Data records
◆ ◆ ◆
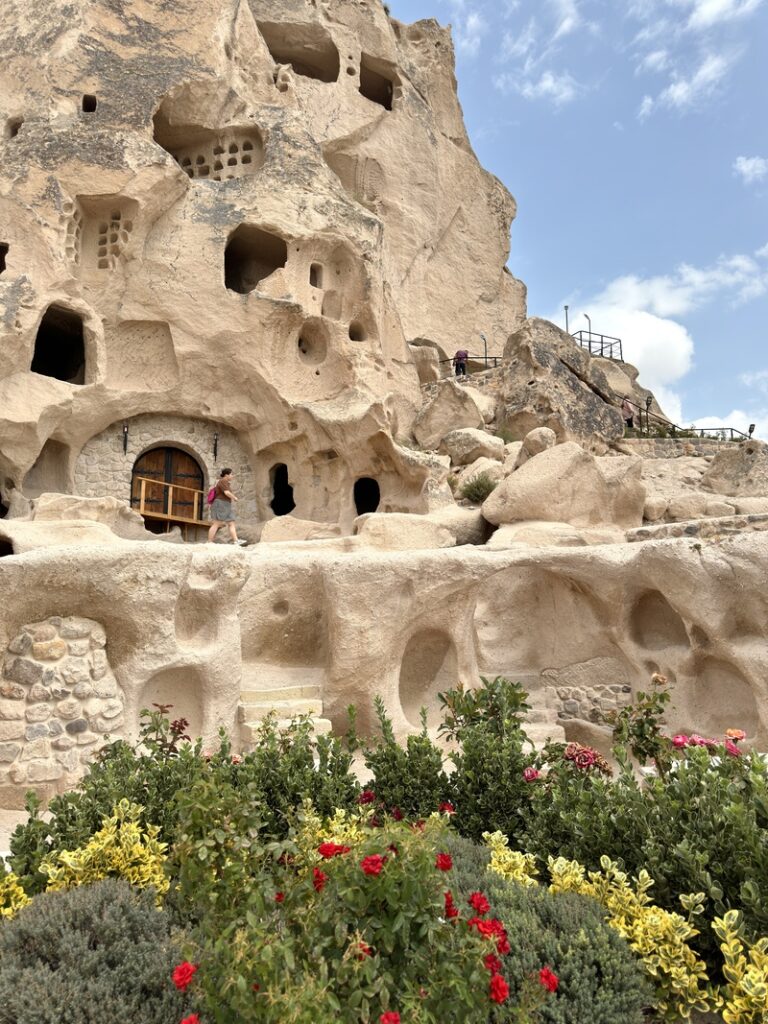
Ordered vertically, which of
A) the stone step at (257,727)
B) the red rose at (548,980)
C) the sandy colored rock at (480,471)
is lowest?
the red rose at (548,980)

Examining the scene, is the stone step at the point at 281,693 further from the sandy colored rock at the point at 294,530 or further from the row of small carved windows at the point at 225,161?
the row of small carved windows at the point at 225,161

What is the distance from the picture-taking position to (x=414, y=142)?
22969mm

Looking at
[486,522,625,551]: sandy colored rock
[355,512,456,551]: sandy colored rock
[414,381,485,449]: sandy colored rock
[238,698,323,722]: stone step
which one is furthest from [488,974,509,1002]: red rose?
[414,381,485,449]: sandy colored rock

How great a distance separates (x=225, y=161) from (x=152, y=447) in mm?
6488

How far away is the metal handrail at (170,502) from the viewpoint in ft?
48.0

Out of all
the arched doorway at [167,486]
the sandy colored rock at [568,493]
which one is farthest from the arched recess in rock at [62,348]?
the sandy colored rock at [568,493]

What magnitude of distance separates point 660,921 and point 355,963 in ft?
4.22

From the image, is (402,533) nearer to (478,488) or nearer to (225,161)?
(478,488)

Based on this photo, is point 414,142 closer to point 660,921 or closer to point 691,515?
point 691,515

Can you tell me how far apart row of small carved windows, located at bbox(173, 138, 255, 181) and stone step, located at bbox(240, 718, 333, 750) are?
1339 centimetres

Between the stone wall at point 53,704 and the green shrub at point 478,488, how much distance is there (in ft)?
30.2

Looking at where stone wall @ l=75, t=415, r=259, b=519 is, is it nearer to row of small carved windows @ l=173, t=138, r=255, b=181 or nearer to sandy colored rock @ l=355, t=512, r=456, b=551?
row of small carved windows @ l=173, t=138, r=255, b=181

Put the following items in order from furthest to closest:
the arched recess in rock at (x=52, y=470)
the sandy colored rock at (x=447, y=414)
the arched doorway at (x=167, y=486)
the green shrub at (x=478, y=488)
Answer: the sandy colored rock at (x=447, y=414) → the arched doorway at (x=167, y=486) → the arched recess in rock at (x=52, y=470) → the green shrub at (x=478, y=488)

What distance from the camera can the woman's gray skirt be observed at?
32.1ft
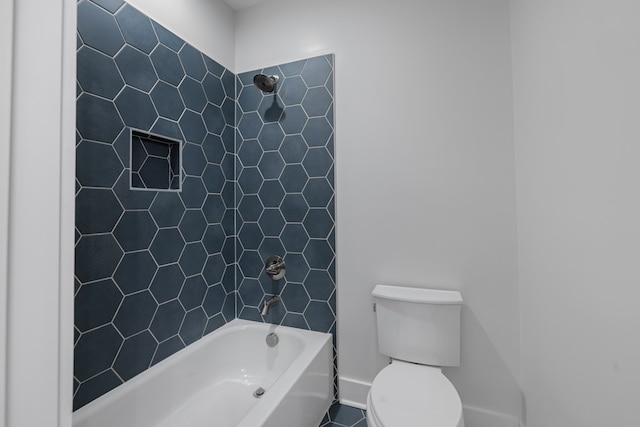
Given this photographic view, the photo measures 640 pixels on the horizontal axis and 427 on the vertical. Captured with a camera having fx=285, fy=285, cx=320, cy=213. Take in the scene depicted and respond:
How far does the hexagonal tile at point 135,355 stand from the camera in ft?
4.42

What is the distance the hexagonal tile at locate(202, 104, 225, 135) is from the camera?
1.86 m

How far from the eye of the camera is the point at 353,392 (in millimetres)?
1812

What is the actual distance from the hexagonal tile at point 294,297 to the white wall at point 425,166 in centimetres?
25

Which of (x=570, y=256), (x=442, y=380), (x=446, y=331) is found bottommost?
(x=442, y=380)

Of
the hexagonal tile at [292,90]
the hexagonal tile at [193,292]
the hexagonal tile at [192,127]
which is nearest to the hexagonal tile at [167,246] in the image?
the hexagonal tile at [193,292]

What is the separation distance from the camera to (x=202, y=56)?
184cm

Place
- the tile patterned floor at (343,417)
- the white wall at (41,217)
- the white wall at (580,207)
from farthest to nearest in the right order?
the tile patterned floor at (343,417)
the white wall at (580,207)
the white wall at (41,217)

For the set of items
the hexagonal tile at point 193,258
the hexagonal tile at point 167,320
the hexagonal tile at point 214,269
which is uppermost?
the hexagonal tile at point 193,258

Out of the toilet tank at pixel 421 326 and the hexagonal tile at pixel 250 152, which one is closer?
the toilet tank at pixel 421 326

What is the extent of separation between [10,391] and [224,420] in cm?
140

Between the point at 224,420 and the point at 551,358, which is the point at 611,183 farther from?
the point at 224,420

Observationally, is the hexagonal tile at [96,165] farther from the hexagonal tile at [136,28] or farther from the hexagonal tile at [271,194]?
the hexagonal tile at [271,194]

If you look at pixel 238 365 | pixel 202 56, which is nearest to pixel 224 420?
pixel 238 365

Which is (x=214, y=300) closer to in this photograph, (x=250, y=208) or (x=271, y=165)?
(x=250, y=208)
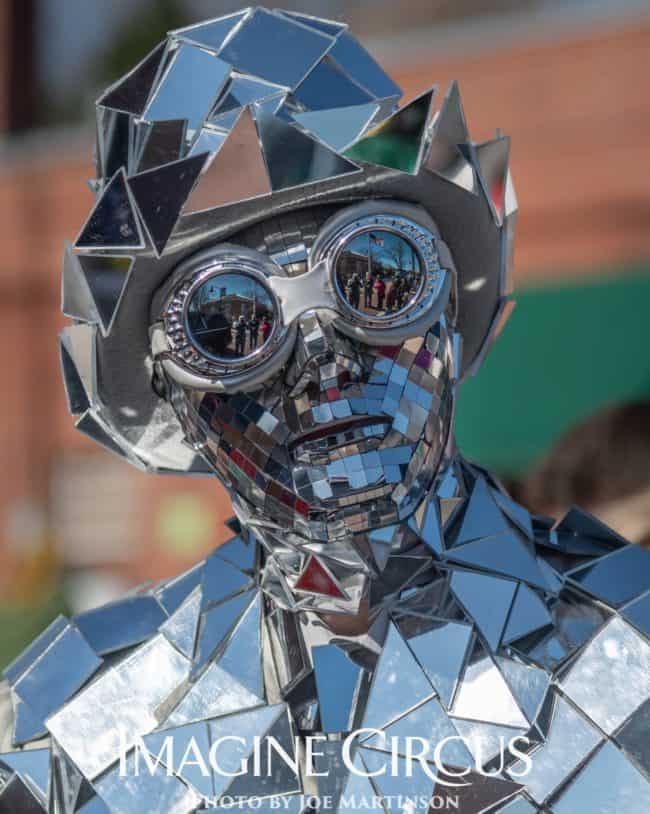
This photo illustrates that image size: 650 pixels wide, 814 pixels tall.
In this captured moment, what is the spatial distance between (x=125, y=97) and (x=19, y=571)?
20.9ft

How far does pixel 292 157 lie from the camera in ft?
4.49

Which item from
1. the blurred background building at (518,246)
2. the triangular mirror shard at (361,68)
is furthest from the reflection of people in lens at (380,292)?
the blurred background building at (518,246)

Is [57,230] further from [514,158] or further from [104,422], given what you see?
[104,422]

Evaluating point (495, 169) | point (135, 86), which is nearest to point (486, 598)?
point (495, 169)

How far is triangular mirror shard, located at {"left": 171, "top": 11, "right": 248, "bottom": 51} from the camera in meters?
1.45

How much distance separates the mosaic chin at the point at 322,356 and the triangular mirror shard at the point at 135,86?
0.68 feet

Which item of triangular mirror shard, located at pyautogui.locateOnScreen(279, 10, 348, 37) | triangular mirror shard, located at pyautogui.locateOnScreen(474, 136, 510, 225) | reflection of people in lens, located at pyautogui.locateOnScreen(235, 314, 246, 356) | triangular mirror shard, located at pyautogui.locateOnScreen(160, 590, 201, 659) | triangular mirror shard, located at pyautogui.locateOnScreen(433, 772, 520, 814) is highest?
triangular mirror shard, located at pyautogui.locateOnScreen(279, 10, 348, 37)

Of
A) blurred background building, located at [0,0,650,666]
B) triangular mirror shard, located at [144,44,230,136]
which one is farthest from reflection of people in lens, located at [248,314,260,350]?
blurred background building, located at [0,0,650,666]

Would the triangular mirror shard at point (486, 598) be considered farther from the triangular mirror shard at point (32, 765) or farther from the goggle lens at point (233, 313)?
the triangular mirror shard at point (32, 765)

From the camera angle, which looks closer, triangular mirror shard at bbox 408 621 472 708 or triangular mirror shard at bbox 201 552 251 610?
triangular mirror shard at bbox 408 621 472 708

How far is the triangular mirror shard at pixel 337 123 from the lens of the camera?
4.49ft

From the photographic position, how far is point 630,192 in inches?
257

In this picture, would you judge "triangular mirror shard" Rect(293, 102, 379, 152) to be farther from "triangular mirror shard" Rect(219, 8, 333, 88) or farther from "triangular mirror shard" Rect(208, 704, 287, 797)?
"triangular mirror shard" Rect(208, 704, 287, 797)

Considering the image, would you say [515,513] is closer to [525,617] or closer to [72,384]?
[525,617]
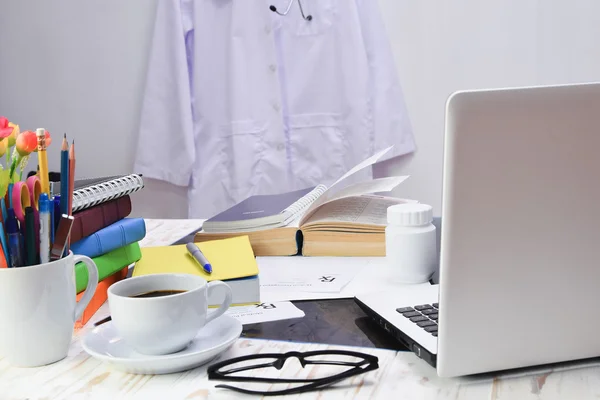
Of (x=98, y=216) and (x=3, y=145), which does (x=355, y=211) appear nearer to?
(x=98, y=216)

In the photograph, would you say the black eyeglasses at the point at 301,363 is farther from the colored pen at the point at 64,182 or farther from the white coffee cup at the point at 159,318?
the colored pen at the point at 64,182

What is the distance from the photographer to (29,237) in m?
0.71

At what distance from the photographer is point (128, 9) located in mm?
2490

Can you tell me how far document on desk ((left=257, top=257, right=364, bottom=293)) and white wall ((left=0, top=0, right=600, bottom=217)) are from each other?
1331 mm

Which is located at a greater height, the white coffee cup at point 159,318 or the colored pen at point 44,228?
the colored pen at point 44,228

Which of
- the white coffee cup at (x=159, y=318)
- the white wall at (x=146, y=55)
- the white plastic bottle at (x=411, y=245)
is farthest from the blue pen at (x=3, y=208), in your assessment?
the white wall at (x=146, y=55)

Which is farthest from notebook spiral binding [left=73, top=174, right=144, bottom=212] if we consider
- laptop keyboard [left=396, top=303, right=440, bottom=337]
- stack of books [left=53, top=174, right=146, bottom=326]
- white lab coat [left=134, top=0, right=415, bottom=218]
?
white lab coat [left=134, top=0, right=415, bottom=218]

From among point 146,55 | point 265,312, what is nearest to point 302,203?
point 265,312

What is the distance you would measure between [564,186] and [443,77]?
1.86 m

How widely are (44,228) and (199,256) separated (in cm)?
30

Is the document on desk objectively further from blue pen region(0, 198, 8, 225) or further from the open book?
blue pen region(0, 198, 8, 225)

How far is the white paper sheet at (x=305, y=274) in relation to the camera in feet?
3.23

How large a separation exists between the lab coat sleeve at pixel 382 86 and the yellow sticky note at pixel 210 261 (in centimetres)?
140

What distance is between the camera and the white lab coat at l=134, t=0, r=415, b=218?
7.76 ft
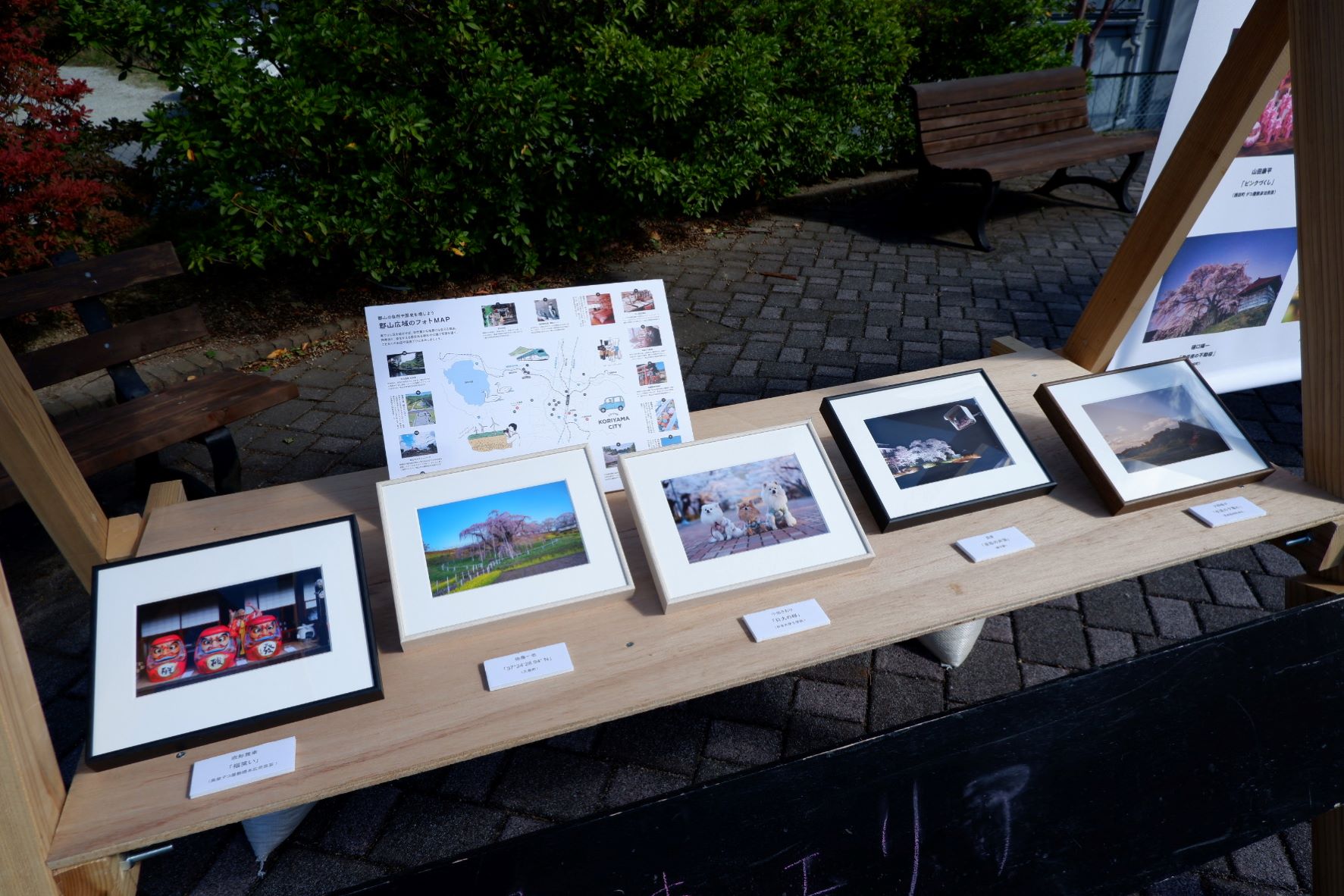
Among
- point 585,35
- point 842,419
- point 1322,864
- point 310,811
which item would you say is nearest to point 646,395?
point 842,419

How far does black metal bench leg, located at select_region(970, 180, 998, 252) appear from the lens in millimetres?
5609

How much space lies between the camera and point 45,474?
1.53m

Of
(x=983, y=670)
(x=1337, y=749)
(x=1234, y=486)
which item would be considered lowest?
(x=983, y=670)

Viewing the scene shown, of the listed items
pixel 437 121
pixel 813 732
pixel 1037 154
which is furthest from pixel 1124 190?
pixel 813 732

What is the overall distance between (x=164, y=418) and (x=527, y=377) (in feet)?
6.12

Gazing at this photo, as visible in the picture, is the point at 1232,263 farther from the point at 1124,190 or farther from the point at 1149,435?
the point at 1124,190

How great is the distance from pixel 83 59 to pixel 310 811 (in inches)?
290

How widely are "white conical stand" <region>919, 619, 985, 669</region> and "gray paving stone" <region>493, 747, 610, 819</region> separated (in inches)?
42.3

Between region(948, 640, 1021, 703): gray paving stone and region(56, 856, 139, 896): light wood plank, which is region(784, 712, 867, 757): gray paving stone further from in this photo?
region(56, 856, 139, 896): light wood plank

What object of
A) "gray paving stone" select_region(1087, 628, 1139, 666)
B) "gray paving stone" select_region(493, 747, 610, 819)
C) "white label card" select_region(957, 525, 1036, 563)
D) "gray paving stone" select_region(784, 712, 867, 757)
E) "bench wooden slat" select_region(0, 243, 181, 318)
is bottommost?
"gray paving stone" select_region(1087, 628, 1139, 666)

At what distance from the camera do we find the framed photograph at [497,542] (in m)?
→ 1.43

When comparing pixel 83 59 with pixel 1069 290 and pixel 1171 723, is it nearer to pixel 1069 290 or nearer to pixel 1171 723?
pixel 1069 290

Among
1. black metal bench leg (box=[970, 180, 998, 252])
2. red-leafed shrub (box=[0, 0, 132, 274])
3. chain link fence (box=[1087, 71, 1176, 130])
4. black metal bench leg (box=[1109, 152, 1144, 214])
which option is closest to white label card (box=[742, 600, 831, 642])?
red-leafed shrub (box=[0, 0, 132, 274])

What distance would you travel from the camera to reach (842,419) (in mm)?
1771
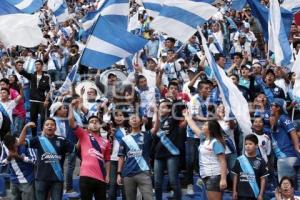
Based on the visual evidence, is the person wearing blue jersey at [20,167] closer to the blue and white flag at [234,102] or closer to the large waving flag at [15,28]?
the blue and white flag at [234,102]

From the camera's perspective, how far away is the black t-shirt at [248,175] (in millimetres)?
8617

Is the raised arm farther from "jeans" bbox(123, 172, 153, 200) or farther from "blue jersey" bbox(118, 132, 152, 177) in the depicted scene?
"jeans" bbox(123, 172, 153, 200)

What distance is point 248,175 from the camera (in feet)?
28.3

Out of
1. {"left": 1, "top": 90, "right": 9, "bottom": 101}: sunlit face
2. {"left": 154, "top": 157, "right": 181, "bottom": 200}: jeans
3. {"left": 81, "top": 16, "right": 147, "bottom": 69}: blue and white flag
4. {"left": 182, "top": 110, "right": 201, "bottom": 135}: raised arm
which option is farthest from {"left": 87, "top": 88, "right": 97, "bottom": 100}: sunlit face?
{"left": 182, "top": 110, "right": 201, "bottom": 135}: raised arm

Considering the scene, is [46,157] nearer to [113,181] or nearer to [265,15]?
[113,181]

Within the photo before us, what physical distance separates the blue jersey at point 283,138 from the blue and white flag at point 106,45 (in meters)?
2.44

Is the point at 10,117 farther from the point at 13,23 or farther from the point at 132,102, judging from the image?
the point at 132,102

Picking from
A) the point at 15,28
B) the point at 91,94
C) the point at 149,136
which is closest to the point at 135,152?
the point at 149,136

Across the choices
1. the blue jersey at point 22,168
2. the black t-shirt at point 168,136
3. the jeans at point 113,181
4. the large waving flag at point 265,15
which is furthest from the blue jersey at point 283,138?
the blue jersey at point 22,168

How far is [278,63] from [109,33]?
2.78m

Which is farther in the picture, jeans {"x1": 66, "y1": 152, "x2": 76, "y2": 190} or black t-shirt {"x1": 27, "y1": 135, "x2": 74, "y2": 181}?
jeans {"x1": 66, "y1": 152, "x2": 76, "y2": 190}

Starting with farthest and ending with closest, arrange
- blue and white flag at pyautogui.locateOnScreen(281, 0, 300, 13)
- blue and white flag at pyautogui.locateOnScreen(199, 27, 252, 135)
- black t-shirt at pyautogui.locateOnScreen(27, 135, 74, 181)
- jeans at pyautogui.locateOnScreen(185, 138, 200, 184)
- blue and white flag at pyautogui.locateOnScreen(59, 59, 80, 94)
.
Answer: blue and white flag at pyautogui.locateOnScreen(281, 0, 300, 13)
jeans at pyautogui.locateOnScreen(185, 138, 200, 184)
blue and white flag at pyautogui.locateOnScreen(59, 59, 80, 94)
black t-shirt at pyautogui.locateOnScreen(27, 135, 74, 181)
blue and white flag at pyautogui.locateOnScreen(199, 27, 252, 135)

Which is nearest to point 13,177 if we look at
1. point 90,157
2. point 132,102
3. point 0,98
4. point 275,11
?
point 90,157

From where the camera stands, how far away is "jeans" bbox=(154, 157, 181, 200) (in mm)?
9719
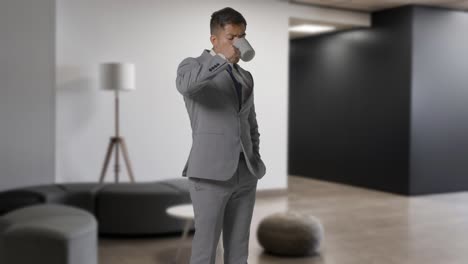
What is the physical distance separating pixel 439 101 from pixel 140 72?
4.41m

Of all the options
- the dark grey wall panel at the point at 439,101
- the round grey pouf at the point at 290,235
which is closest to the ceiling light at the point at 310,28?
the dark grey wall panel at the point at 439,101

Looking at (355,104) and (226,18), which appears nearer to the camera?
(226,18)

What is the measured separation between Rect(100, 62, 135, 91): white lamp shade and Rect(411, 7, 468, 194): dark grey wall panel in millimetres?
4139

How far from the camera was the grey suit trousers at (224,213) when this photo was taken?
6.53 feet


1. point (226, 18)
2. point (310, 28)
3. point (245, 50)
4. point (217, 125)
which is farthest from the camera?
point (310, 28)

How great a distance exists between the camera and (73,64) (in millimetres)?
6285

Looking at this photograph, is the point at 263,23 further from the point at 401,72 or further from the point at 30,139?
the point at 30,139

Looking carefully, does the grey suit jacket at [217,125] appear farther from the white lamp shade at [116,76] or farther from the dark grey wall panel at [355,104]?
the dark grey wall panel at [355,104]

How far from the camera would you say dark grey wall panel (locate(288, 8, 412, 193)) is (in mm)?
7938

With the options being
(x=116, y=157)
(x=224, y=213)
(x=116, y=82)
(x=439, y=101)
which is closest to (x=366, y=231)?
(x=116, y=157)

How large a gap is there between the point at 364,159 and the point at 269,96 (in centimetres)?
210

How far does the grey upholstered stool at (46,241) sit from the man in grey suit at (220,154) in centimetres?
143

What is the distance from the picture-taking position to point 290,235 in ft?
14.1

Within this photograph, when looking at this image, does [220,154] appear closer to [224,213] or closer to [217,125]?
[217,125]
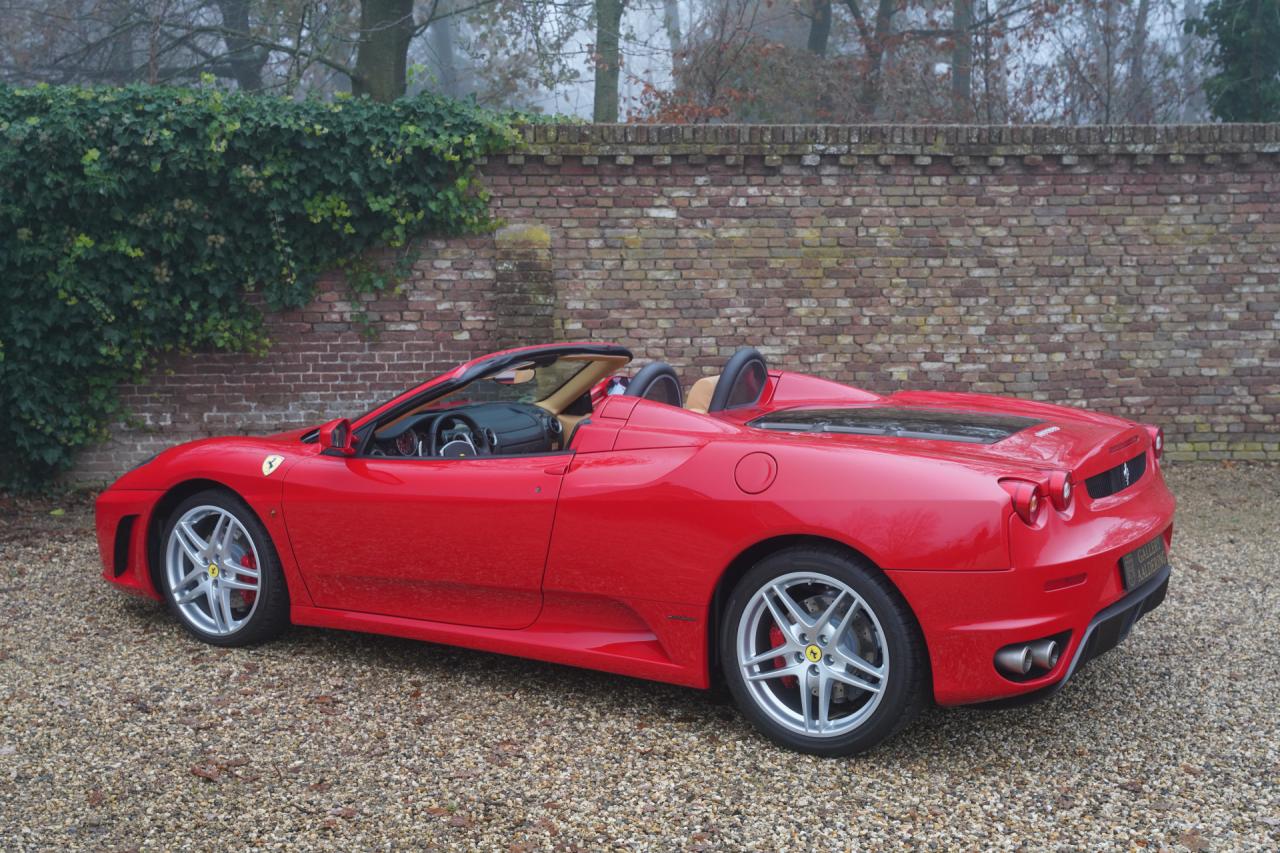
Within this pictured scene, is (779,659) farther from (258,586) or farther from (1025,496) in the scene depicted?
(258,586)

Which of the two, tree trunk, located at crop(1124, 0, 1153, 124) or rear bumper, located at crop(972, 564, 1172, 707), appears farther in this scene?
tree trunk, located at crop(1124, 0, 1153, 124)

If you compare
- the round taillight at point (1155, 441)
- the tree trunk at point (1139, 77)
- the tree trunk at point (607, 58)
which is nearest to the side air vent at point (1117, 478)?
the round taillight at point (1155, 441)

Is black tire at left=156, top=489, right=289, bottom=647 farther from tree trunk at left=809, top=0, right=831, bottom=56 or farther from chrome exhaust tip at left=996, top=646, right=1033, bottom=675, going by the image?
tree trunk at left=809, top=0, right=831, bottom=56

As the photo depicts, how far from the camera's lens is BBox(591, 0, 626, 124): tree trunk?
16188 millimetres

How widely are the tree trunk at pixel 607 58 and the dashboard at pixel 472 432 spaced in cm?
◆ ◆ ◆
_DIRECTIONS_: Lay out the entries as a Markdown table with the columns Row and Line, numbering each line. Begin at the start of the entries, stop after the line that contains "1339 centimetres", and leave out blank lines and the pictures.

_FINISHED EXERCISE_:
| Row | Line |
|---|---|
| 1 | Ordered vertically, which of |
| 2 | A) the stone step at (257,727) |
| 3 | B) the red rose at (548,980) |
| 4 | C) the sandy colored rock at (480,471) |
| 5 | is lowest? |
| 6 | the red rose at (548,980) |
| 7 | Examining the scene, is the stone step at the point at 281,693 further from the sandy colored rock at the point at 294,530 or further from the row of small carved windows at the point at 225,161? |
| 8 | the row of small carved windows at the point at 225,161 |
| 9 | What is the distance from the picture-taking position to (x=414, y=142)? |
| 10 | 22969mm |
| 11 | Looking at |
| 12 | [486,522,625,551]: sandy colored rock |
| 13 | [355,512,456,551]: sandy colored rock |
| 14 | [414,381,485,449]: sandy colored rock |
| 15 | [238,698,323,722]: stone step |
| 16 | which one is furthest from [488,974,509,1002]: red rose? |
| 17 | [414,381,485,449]: sandy colored rock |
| 18 | How great a distance separates (x=225, y=161) from (x=152, y=447) in mm? |
| 19 | 6488 |
| 20 | How far away is the metal handrail at (170,502) from the viewpoint in ft? |
| 21 | 48.0 |
| 22 | Out of all |
| 23 | the arched doorway at [167,486] |
| 24 | the sandy colored rock at [568,493] |
| 25 | which one is farthest from the arched recess in rock at [62,348]? |
| 26 | the sandy colored rock at [568,493] |
| 27 | What magnitude of distance separates point 660,921 and point 355,963 in ft? |
| 28 | 4.22 |
| 29 | From the image, is (402,533) nearer to (478,488) or nearer to (225,161)? |
| 30 | (478,488) |
| 31 | Based on this photo, is point 414,142 closer to point 660,921 or closer to point 691,515? |
| 32 | point 691,515 |
| 33 | Can you tell me how far apart row of small carved windows, located at bbox(173, 138, 255, 181) and stone step, located at bbox(240, 718, 333, 750) are? |
| 34 | 1339 centimetres |